Task objective |
Scan the records for "loader". Show the matching lines.

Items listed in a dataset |
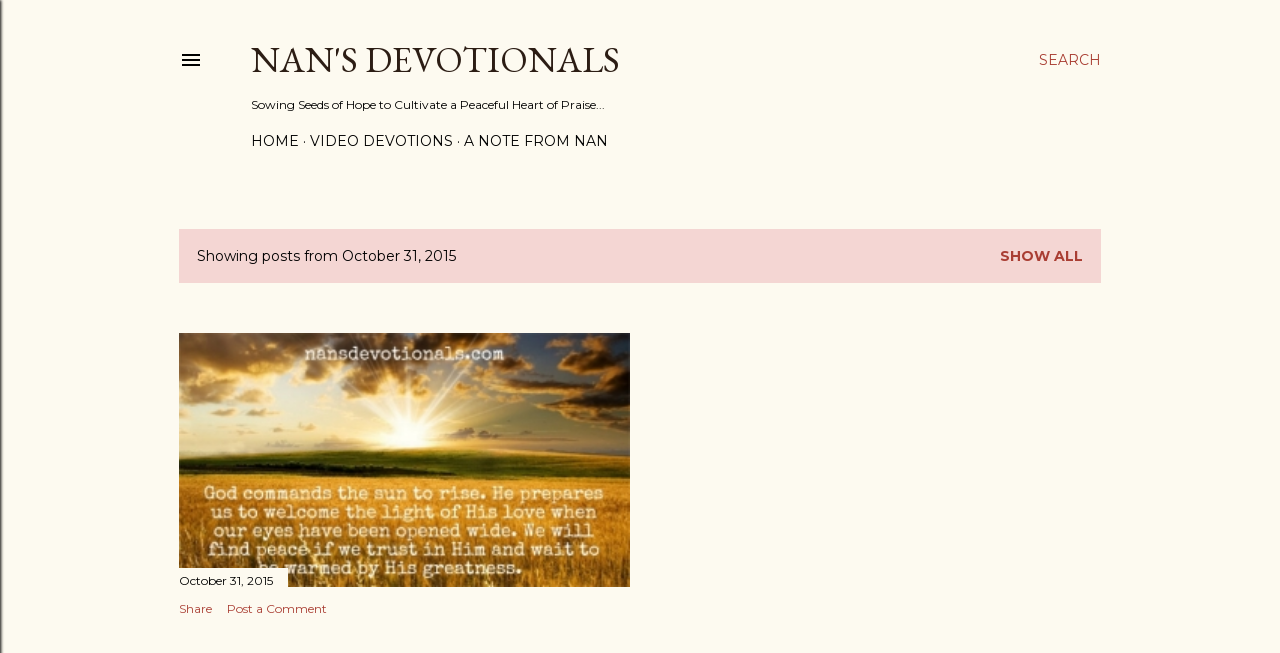

--- FILE ---
content_type: text/html; charset=UTF-8
request_url: https://www.nansdevotionals.com/b/stats?style=BLACK_TRANSPARENT&timeRange=ALL_TIME&token=APq4FmB3G58zSn3GJg3qtj2se3hbPiS6MWnN_hyRW69eotxP5Gf2ULoWvZKdnk1Qhnh0yY0XpIRPE3jxiSWm7mB0VjMzv3QNug
body_size: 45
content:
{"total":1507050,"sparklineOptions":{"backgroundColor":{"fillOpacity":0.1,"fill":"#000000"},"series":[{"areaOpacity":0.3,"color":"#202020"}]},"sparklineData":[[0,11],[1,28],[2,39],[3,42],[4,43],[5,38],[6,100],[7,28],[8,44],[9,44],[10,47],[11,56],[12,72],[13,51],[14,46],[15,39],[16,42],[17,44],[18,44],[19,43],[20,37],[21,22],[22,28],[23,22],[24,14],[25,16],[26,27],[27,18],[28,21],[29,16]],"nextTickMs":180000}

--- FILE ---
content_type: text/html; charset=utf-8
request_url: https://www.google.com/recaptcha/api2/aframe
body_size: 267
content:
<!DOCTYPE HTML><html><head><meta http-equiv="content-type" content="text/html; charset=UTF-8"></head><body><script nonce="C_sPNLXOEqdtosOFkjvdQg">/** Anti-fraud and anti-abuse applications only. See google.com/recaptcha */ try{var clients={'sodar':'https://pagead2.googlesyndication.com/pagead/sodar?'};window.addEventListener("message",function(a){try{if(a.source===window.parent){var b=JSON.parse(a.data);var c=clients[b['id']];if(c){var d=document.createElement('img');d.src=c+b['params']+'&rc='+(localStorage.getItem("rc::a")?sessionStorage.getItem("rc::b"):"");window.document.body.appendChild(d);sessionStorage.setItem("rc::e",parseInt(sessionStorage.getItem("rc::e")||0)+1);localStorage.setItem("rc::h",'1768849303276');}}}catch(b){}});window.parent.postMessage("_grecaptcha_ready", "*");}catch(b){}</script></body></html>

--- FILE ---
content_type: text/plain
request_url: https://www.google-analytics.com/j/collect?v=1&_v=j102&a=2110438658&t=pageview&_s=1&dl=https%3A%2F%2Fwww.nansdevotionals.com%2F2015_10_31_archive.html&ul=en-us%40posix&dt=Nan%27s%20Devotionals&sr=1280x720&vp=1280x720&_u=IEBAAEABAAAAACAAI~&jid=647241613&gjid=381105308&cid=1775292786.1768849301&tid=UA-114514461-1&_gid=363966466.1768849301&_r=1&_slc=1&z=112800967
body_size: -452
content:
2,cG-949GX7RLFD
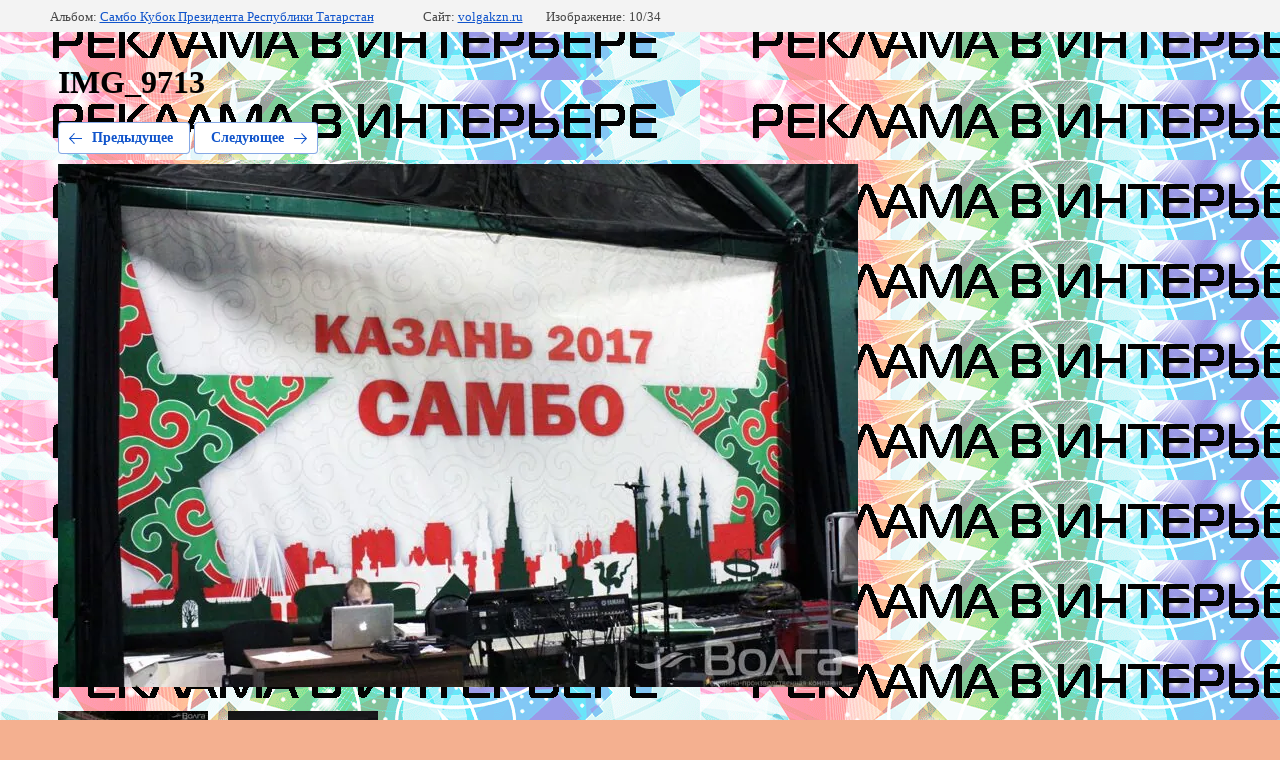

--- FILE ---
content_type: text/html; charset=utf-8
request_url: http://volgakzn.ru/oformleniye-sportivnykh-meropriyatiy?mode=photo&photo_id=695874806
body_size: 2344
content:
		
	
	





	






	<!doctype html>
	<html lang="ru">
	<head>
		<meta charset="UTF-8">
		<meta name="robots" content="all"/>
		<title>IMG_9713</title>
		<meta http-equiv="Content-Type" content="text/html; charset=UTF-8" />
		<meta name="description" content="IMG_9713" />
		<meta name="keywords" content="IMG_9713" />
		<link rel='stylesheet' type='text/css' href='/shared/highslide-4.1.13/highslide.min.css'/>
<script type='text/javascript' src='/shared/highslide-4.1.13/highslide.packed.js'></script>
<script type='text/javascript'>
hs.graphicsDir = '/shared/highslide-4.1.13/graphics/';
hs.outlineType = null;
hs.showCredits = false;
hs.lang={cssDirection:'ltr',loadingText:'Загрузка...',loadingTitle:'Кликните чтобы отменить',focusTitle:'Нажмите чтобы перенести вперёд',fullExpandTitle:'Увеличить',fullExpandText:'Полноэкранный',previousText:'Предыдущий',previousTitle:'Назад (стрелка влево)',nextText:'Далее',nextTitle:'Далее (стрелка вправо)',moveTitle:'Передвинуть',moveText:'Передвинуть',closeText:'Закрыть',closeTitle:'Закрыть (Esc)',resizeTitle:'Восстановить размер',playText:'Слайд-шоу',playTitle:'Слайд-шоу (пробел)',pauseText:'Пауза',pauseTitle:'Приостановить слайд-шоу (пробел)',number:'Изображение %1/%2',restoreTitle:'Нажмите чтобы посмотреть картинку, используйте мышь для перетаскивания. Используйте клавиши вперёд и назад'};</script>

            <!-- 46b9544ffa2e5e73c3c971fe2ede35a5 -->
            <script src='/shared/s3/js/lang/ru.js'></script>
            <script src='/shared/s3/js/common.min.js'></script>
        <link rel='stylesheet' type='text/css' href='/shared/s3/css/calendar.css' /><link rel="canonical" href="https://volgakzn.ru/oformleniye-sportivnykh-meropriyatiy">
<!--s3_require-->
<link rel="stylesheet" href="/g/basestyle/1.0.1/gallery2/gallery2.css" type="text/css"/>
<link rel="stylesheet" href="/g/basestyle/1.0.1/gallery2/gallery2.blue.css" type="text/css"/>
<script type="text/javascript" src="/g/basestyle/1.0.1/gallery2/gallery2.js" async></script>
<!--/s3_require-->

<link rel='stylesheet' type='text/css' href='/t/images/__csspatch/3/patch.css'/>

	</head>
	<body>
		<div class="g-page g-page-gallery2  g-page-gallery2--photo">

		
		
			<div class="g-panel g-panel--fill g-panel--no-rounded g-panel--fixed-top">
	<div class="g-gallery2-info ">
					<div class="g-gallery2-info__item">
				<div class="g-gallery2-info__item-label">Альбом:</div>
				<a href="/oformleniye-sportivnykh-meropriyatiy?mode=album&album_id=156645501" class="g-gallery2-info__item-value">Самбо Кубок Президента Республики Татарстан</a>
			</div>
				<div class="g-gallery2-info__item">
			<div class="g-gallery2-info__item-label">Сайт:</div>
			<a href="//volgakzn.ru" class="g-gallery2-info__item-value">volgakzn.ru</a>

			<div class="g-gallery2-info__item-label">Изображение: 10/34</div>
		</div>
	</div>
</div>
			<h1>IMG_9713</h1>
			
										
										
			
			
			<a href="/oformleniye-sportivnykh-meropriyatiy?mode=photo&photo_id=695874606" class="g-button g-button--invert g-button--arr-left">Предыдущее</a>
			<a href="/oformleniye-sportivnykh-meropriyatiy?mode=photo&photo_id=695875006" class="g-button g-button--invert g-button--arr-right">Следующее</a>

			
			<div class="g-gallery2-preview ">
	<img src="/thumb/2/O6n_UfQlHyw5nbTJG3DM3w/800r600/d/img_9713.jpg">
</div>

			
			<a href="/oformleniye-sportivnykh-meropriyatiy?mode=photo&photo_id=695874606" class="g-gallery2-thumb g-gallery2-thumb--prev">
	<span class="g-gallery2-thumb__image"><img src="/thumb/2/uCuvzG0-ewQX4wAG6mvtNA/150r150/d/img_9780.jpg"></span>
	<span class="g-link g-link--arr-left">Предыдущее</span>
</a>
			
			<a href="/oformleniye-sportivnykh-meropriyatiy?mode=photo&photo_id=695875006" class="g-gallery2-thumb g-gallery2-thumb--next">
	<span class="g-gallery2-thumb__image"><img src="/thumb/2/760UdcPS309jwo4dsN1EXA/150r150/d/img_9736.jpg"></span>
	<span class="g-link g-link--arr-right">Следующее</span>
</a>
			
			<div class="g-line"><a href="/oformleniye-sportivnykh-meropriyatiy?mode=album&album_id=156645501" class="g-button g-button--invert">Вернуться в галерею</a></div>

		
			</div>

	
<!-- assets.bottom -->
<!-- </noscript></script></style> -->
<script src="/my/s3/js/site.min.js?1768224484" ></script>
<script src="/my/s3/js/site/defender.min.js?1768224484" ></script>
<script src="https://cp.onicon.ru/loader/53c9bbb672d22cf6680000a8.js" data-auto async></script>
<script >/*<![CDATA[*/
var megacounter_key="115d63483b98f45f97e3b23372c59381";
(function(d){
    var s = d.createElement("script");
    s.src = "//counter.megagroup.ru/loader.js?"+new Date().getTime();
    s.async = true;
    d.getElementsByTagName("head")[0].appendChild(s);
})(document);
/*]]>*/</script>
<script >/*<![CDATA[*/
$ite.start({"sid":189001,"vid":189689,"aid":229911,"stid":1,"cp":21,"active":true,"domain":"volgakzn.ru","lang":"ru","trusted":false,"debug":false,"captcha":3,"onetap":[{"provider":"vkontakte","provider_id":"53637564","code_verifier":"MNjjWJE2MNh5M5Am1GMZwmTjYkQkjzRMNFMY5ZMihUT"}]});
/*]]>*/</script>
<!-- /assets.bottom -->
</body>
	</html>


--- FILE ---
content_type: text/javascript
request_url: http://counter.megagroup.ru/115d63483b98f45f97e3b23372c59381.js?r=&s=1280*720*24&u=http%3A%2F%2Fvolgakzn.ru%2Foformleniye-sportivnykh-meropriyatiy%3Fmode%3Dphoto%26photo_id%3D695874806&t=IMG_9713&fv=0,0&en=1&rld=0&fr=0&callback=_sntnl1768414822867&1768414822867
body_size: 198
content:
//:1
_sntnl1768414822867({date:"Wed, 14 Jan 2026 18:20:22 GMT", res:"1"})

Answer area |
<script src="https://cp.onicon.ru/loader/53c9bbb672d22cf6680000a8.js" data-auto async></script>
    s.src = "//counter.megagroup.ru/loader.js?"+new Date().getTime();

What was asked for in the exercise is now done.